The data that follows is to be given again, exactly as written.

(Dataset records)
┏━━

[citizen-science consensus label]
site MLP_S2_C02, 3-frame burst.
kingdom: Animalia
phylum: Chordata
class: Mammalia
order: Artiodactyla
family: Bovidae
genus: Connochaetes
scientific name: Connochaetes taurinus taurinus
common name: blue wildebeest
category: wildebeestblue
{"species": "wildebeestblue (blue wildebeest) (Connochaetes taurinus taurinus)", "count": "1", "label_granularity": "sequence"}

┗━━

§ **RESULT FOR THIS EXERCISE**:
[citizen-science consensus label]
site MLP_S2_C02, 3-frame burst.
kingdom: Animalia
phylum: Chordata
class: Mammalia
order: Artiodactyla
family: Bovidae
genus: Connochaetes
scientific name: Connochaetes taurinus taurinus
common name: blue wildebeest
category: wildebeestblue
{"species": "wildebeestblue (blue wildebeest) (Connochaetes taurinus taurinus)", "count": "1", "label_granularity": "sequence"}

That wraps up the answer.